Gilbert Curgenven

Personal information
- Full name: Gilbert Curgenven
- Born: 1 December 1882 Derby, England
- Died: 26 May 1934 (aged 51) Birmingham, England
- Batting: Right-handed
- Bowling: Slow
- Relations: William Curgenven (father); Henry Curgenven (brother);

Domestic team information
- 1901–1922: Derbyshire
- FC debut: 5 August 1901 Derbyshire v Hampshire
- Last FC: 26 August 1922 Derbyshire v Worcestershire

Career statistics
| Competition | First-class |
| Matches | 96 |
| Runs scored | 3,440 |
| Batting average | 20.97 |
| 100s/50s | 3/18 |
| Top score | 124 |
| Balls bowled | 1913 |
| Wickets | 25 |
| Bowling average | 46.52 |
| 5 wickets in innings | 0 |
| 10 wickets in match | 0 |
| Best bowling | 3/32 |
| Catches/stumpings | 40/– |
- Source: CricketArchive, 2 December 2010

= Gilbert Curgenven =

English cricketer

Gilbert Curgenven (1 December 1882 – 26 May 1934) was an English first-class cricketer who played for Derbyshire between 1901 and 1922.

Curgenven was born at Friar Gate, Derby, the son of William Curgenven a doctor who was one of the founders of Derbyshire County Cricket Club. He was educated at Repton School and became a farmer. He made his first-class debut for Derbyshire in the 1901 season in August against Hampshire when he made 15 not out in his second innings. Although he played six more games that season, he only played four games in the 1902 season and one in the 1903 season. He played in full in the 1904 season making his top score of 124 against Surrey. In the 1905 season, he was down to four games and then was absent from English first-class cricket until the 1909 season. He played a spread of games in 1909 and also in the 1910 season when he scored centuries against Essex and Nottinghamshire. He went to British Columbia where in 1912 and 1913 he played for a newly formed club at Cowichan. In a game for them against the Australians he took 5 for 89 in a non first-class game. Back in Derbyshire in the 1914 season, he played a full season that year.

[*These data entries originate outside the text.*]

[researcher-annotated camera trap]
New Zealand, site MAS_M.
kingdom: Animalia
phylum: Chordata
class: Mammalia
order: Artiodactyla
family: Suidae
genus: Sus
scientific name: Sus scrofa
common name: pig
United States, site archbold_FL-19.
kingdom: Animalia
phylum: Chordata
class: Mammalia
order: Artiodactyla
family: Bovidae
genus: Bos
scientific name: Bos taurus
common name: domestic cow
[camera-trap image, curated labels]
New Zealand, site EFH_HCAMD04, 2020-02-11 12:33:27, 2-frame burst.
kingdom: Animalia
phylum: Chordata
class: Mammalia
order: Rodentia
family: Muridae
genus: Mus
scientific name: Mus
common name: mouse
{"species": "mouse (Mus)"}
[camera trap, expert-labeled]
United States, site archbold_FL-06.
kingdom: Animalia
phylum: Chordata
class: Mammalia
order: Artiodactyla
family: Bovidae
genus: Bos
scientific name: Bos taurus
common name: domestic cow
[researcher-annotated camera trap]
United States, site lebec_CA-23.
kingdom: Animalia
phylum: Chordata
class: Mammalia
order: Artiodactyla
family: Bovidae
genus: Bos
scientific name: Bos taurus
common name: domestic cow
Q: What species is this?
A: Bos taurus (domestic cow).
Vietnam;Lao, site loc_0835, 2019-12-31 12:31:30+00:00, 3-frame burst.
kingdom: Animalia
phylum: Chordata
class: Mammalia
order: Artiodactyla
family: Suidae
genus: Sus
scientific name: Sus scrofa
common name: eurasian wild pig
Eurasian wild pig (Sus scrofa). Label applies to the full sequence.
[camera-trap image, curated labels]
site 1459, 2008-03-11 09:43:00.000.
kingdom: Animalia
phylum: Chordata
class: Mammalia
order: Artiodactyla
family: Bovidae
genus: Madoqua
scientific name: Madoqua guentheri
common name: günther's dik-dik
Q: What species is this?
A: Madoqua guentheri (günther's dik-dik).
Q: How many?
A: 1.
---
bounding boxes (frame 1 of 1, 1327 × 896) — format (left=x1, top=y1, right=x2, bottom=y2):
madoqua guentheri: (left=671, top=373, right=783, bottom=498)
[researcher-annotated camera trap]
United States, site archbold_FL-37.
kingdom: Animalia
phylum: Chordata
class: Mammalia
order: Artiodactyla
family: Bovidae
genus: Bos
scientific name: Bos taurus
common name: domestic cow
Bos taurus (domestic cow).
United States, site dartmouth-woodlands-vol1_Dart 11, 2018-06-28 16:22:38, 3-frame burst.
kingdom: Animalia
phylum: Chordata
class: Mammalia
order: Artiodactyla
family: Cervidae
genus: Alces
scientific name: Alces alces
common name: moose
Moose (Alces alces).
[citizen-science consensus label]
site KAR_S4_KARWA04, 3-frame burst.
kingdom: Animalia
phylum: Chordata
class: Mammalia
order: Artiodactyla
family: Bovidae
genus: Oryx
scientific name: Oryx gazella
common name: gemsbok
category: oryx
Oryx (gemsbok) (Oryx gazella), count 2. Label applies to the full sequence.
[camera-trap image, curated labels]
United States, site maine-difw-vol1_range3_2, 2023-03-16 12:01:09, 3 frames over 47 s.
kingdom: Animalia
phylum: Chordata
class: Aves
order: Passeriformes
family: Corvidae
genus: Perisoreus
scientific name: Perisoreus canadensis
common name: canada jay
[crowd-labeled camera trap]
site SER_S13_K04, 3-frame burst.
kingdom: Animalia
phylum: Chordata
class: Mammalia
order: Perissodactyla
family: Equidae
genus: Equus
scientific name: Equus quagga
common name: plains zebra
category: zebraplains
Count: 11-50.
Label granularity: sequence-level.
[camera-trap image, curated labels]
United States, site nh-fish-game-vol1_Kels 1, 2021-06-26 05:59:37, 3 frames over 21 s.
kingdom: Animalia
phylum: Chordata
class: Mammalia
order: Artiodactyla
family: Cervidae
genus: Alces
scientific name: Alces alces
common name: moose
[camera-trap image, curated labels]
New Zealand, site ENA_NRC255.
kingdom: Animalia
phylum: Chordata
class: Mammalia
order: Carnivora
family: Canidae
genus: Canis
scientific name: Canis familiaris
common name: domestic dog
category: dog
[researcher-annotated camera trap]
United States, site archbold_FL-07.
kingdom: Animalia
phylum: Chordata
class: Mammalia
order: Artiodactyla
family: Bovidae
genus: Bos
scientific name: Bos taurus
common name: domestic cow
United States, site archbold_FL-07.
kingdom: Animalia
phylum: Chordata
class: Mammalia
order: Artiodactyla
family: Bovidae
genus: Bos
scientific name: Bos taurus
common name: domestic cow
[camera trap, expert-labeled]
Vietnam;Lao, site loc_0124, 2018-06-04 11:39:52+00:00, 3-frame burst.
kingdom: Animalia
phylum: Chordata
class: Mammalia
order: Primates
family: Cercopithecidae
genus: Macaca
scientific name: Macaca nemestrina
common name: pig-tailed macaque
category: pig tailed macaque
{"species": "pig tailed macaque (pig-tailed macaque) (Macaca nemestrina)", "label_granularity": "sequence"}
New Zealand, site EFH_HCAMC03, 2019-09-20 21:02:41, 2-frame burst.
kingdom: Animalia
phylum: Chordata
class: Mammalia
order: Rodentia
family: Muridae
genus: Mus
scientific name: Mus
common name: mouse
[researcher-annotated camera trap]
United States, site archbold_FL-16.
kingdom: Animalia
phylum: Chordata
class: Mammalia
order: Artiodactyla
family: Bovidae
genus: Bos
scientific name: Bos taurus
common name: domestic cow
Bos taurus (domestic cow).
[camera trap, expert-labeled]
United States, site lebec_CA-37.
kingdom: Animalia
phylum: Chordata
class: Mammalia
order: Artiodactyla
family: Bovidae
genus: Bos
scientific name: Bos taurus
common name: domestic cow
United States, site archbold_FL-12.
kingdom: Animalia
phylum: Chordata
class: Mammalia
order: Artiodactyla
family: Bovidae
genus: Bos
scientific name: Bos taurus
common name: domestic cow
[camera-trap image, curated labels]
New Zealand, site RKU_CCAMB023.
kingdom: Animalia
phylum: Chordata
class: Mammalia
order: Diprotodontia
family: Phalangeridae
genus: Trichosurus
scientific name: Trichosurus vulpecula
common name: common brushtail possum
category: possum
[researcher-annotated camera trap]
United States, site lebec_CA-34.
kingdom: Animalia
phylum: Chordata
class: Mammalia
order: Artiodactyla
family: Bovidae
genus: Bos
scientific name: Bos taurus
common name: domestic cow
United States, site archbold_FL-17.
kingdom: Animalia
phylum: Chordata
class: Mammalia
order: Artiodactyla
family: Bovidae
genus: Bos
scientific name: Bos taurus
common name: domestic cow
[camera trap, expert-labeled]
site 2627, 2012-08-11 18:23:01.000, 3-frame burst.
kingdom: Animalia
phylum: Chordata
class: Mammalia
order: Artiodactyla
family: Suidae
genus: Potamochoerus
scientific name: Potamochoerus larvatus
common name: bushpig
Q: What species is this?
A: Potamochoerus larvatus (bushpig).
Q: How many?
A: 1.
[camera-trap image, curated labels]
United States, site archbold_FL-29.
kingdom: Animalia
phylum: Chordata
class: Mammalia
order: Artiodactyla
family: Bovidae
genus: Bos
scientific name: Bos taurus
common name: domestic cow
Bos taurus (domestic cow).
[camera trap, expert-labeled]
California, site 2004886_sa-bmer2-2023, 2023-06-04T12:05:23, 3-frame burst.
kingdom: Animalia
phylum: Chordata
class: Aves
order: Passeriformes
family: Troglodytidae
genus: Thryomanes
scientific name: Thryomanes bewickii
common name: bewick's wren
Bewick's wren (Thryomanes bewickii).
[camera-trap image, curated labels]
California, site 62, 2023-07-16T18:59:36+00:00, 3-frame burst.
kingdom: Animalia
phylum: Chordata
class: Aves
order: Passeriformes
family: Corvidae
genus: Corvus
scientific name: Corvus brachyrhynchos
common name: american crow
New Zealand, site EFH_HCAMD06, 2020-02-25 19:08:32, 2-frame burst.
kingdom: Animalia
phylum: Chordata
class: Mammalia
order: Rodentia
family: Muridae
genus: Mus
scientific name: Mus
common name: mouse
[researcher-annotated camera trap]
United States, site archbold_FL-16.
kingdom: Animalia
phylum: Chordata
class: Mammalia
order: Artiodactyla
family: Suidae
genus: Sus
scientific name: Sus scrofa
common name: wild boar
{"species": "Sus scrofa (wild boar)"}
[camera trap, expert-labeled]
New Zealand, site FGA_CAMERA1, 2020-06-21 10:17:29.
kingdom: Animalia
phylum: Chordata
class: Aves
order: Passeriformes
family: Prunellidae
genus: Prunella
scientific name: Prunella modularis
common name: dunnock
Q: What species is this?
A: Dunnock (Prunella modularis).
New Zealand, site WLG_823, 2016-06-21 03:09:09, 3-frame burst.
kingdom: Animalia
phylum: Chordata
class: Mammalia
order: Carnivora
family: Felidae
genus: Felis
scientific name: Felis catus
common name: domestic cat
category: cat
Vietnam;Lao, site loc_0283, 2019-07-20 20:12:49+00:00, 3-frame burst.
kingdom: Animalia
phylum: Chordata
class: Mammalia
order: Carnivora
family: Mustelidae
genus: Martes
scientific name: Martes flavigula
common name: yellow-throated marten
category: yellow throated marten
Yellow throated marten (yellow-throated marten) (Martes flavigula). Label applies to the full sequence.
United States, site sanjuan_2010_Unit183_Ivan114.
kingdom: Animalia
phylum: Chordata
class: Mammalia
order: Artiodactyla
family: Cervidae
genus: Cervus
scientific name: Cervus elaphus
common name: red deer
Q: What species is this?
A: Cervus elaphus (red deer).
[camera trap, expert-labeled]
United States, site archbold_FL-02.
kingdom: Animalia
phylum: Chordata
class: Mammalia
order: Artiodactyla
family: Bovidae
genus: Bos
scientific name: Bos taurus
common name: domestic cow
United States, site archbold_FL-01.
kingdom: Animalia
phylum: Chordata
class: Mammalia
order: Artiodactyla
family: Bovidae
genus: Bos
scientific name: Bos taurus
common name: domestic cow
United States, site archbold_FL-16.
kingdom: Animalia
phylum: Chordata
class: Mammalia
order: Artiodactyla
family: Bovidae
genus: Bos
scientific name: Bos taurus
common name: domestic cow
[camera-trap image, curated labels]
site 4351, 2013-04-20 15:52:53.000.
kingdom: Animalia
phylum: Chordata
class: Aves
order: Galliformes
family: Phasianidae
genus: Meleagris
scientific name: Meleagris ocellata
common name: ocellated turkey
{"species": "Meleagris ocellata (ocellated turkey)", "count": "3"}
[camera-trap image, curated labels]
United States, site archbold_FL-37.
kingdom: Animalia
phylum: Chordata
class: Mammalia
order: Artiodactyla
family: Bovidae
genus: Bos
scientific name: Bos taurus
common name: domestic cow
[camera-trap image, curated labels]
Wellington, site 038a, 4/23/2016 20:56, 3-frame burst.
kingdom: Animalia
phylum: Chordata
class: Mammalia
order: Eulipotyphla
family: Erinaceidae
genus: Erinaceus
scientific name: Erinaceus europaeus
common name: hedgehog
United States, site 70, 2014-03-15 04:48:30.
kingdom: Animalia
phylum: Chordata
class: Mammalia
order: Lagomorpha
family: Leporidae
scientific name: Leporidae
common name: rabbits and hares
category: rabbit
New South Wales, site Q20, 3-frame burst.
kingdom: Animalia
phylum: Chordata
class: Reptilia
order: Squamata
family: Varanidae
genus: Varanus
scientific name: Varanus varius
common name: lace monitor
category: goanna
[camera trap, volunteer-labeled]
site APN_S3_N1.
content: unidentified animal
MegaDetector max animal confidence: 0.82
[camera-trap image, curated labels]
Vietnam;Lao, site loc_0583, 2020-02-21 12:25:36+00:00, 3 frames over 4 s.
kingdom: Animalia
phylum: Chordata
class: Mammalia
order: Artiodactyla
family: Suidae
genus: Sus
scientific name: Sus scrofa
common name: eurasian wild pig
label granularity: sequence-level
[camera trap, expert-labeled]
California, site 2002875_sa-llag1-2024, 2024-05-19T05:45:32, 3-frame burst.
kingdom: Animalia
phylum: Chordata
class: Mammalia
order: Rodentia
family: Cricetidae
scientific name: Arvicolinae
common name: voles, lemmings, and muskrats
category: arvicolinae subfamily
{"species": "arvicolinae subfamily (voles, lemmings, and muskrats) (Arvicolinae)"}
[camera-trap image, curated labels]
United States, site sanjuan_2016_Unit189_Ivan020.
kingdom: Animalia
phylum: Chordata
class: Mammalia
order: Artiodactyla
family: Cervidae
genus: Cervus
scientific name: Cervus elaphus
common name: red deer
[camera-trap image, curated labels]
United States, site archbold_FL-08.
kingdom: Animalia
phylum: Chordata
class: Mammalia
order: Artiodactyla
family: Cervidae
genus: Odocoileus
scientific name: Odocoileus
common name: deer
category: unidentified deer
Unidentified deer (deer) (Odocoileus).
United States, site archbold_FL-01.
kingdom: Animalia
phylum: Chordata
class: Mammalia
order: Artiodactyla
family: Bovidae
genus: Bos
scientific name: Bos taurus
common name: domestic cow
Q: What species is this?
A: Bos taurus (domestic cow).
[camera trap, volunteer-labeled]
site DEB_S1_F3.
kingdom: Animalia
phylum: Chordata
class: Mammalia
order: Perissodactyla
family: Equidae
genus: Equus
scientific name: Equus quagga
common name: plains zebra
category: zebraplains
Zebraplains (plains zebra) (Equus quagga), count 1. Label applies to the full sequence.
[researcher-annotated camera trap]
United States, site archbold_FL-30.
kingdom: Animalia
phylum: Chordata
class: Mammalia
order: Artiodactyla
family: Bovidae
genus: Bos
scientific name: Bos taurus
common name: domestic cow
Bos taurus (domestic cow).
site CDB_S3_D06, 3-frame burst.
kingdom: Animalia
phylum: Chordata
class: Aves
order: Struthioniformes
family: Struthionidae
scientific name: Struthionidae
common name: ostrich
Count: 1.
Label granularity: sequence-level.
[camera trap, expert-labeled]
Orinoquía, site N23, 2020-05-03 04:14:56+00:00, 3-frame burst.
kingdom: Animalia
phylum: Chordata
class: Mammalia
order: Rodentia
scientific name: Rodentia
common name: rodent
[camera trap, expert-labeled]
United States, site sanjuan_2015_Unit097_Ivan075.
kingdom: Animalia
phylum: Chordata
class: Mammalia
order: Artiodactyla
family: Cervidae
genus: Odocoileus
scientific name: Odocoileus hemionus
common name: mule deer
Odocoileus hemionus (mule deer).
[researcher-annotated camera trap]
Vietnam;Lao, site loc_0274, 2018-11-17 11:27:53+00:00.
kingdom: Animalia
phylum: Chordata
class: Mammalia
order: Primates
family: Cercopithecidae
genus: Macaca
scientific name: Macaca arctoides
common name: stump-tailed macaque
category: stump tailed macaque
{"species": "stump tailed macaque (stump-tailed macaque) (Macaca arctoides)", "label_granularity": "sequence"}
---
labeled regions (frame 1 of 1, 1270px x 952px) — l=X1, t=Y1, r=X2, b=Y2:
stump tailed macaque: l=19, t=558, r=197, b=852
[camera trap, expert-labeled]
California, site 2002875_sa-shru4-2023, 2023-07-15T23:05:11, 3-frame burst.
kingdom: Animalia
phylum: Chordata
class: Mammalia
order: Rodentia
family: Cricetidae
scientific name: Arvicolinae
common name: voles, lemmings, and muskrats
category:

During World War I, Curgenven was a 2nd lieutenant in the 2nd County of London Yeomanry and then joined the Royal Flying Corps. After the war, he played a full season for Derbyshire in the 1921 season and in eight matches in the 1922 season, which was his last.

Curgenven was a right-hand batsman and played 169 innings in 96 matches at an average of 20.97. He scored three centuries with a top score of 124. He was a slow bowler and took 25 first-class wickets at an average of 46.52 and a best performance of 3 for 32.

Curgenven died at Birmingham, Warwickshire at the age of 52. As well as his father, his brother Henry Curgenven also played cricket for Derbyshire.

Curgenven married Lily Katinka D Naerup at Swansea in 1906 and had two daughters.